From the line that includes "From among the" to the last line of the records, inclusive, repeat each line exactly.

■ **Raw data**:
*****

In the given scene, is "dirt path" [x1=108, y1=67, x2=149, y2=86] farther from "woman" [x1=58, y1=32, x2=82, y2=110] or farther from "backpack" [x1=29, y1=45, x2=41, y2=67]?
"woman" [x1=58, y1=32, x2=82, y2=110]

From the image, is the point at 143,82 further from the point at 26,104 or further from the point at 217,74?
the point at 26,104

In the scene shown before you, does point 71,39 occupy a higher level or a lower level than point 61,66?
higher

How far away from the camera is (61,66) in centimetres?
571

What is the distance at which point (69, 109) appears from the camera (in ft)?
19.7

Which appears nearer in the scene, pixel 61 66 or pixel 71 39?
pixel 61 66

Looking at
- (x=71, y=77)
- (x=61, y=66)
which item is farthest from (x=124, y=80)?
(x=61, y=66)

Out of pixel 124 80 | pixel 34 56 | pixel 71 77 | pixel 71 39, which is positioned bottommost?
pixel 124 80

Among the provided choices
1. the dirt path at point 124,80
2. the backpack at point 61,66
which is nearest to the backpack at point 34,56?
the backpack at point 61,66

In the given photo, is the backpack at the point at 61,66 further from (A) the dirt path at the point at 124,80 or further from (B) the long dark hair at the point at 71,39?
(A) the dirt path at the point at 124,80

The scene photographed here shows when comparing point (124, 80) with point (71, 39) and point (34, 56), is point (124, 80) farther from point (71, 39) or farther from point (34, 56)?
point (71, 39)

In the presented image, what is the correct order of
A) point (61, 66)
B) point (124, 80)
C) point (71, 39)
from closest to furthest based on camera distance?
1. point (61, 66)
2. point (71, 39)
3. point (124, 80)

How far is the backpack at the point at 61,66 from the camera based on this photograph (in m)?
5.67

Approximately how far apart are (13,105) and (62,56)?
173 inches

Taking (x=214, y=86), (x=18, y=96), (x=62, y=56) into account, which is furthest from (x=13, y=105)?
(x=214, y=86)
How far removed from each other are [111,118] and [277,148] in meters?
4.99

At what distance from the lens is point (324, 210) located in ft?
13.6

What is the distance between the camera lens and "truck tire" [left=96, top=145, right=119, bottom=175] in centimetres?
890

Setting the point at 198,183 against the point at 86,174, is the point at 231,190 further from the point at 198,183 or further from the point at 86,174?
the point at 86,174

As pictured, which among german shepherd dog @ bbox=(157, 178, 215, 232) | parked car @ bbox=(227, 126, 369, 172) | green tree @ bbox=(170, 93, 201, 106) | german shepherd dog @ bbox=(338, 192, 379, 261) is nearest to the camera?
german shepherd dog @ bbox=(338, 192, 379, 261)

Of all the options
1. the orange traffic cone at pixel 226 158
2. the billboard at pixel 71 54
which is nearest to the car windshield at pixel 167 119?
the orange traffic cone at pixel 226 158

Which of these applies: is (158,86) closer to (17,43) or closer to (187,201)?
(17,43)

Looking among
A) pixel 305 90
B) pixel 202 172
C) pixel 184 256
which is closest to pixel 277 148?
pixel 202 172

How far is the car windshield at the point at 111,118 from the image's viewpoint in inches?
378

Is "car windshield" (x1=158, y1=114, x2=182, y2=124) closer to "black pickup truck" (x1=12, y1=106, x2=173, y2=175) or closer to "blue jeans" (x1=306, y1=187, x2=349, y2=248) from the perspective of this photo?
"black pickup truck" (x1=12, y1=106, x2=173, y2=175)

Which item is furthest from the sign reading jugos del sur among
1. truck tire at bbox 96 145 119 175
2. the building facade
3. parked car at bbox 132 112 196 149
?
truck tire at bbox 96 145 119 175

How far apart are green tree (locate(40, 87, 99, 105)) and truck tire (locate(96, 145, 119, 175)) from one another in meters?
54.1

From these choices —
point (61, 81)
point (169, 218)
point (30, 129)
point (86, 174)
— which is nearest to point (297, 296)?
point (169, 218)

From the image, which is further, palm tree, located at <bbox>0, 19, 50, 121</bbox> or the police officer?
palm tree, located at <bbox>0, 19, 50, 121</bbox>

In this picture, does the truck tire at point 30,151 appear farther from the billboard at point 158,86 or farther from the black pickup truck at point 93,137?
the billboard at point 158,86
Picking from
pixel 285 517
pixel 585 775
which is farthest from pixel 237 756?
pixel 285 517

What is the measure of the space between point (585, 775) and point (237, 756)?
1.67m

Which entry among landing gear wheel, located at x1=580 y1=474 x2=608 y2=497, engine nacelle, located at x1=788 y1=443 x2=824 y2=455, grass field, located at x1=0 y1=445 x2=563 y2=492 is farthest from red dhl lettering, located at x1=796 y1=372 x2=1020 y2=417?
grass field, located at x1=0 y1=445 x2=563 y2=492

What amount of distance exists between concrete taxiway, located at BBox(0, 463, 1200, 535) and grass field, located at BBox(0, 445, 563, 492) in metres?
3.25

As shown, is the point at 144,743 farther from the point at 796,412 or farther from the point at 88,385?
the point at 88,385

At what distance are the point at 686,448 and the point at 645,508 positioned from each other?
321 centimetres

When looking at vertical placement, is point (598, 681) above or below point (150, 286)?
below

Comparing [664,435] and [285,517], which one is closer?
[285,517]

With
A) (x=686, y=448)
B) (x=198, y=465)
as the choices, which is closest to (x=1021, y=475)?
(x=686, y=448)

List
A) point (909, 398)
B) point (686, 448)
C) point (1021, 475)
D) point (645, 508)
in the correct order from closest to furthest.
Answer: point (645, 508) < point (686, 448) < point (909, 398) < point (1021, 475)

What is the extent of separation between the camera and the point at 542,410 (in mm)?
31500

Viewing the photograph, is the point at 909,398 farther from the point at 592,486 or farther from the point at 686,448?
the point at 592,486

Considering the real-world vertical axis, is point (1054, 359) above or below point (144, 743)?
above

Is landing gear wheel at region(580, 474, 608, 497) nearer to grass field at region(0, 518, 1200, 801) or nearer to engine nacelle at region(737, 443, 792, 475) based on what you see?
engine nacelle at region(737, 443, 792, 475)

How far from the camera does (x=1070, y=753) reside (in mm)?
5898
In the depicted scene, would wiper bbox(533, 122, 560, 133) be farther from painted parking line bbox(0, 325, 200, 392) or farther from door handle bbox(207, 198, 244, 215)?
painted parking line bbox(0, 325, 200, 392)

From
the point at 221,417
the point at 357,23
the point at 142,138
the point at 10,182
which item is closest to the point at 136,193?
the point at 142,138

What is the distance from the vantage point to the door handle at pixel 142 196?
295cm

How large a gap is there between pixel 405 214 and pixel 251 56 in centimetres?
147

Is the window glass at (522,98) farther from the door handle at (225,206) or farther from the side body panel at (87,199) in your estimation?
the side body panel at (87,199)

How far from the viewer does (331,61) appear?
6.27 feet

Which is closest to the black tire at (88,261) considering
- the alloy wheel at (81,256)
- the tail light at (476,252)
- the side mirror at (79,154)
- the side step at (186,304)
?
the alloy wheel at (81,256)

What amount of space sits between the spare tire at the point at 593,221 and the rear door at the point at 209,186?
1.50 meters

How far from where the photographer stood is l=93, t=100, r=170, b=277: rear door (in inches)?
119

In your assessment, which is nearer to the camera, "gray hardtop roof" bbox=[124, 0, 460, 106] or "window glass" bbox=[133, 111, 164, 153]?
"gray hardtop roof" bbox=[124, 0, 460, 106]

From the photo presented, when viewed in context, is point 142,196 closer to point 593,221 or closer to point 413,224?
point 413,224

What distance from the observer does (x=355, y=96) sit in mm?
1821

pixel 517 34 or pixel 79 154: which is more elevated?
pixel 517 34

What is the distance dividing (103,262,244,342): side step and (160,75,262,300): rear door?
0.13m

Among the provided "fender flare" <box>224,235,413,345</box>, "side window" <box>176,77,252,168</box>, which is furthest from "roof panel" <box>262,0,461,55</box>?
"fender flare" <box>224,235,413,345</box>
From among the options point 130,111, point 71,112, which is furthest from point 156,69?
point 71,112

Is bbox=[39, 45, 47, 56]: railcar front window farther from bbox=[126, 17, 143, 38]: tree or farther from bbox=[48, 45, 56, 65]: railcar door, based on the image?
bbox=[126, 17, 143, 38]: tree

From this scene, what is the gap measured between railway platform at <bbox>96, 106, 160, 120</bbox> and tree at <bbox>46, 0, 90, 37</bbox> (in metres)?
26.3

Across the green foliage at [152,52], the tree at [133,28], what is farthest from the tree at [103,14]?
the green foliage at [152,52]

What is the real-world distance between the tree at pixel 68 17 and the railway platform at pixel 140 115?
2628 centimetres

*****

■ **Output of the exercise**:
From among the options point 130,111, point 71,112, which is furthest from point 156,69?
point 71,112

Is bbox=[39, 45, 47, 56]: railcar front window farther from bbox=[126, 17, 143, 38]: tree or farther from bbox=[48, 45, 56, 65]: railcar door, based on the image?
bbox=[126, 17, 143, 38]: tree

From this scene, what is the gap measured between railway platform at <bbox>96, 106, 160, 120</bbox> and tree at <bbox>46, 0, 90, 37</bbox> (in metres)?
26.3

Across the green foliage at [152,52], the tree at [133,28], what is farthest from the tree at [103,14]?
the green foliage at [152,52]

What is the real-world distance between the tree at pixel 68 17 and the railway platform at pixel 140 115?
2628 centimetres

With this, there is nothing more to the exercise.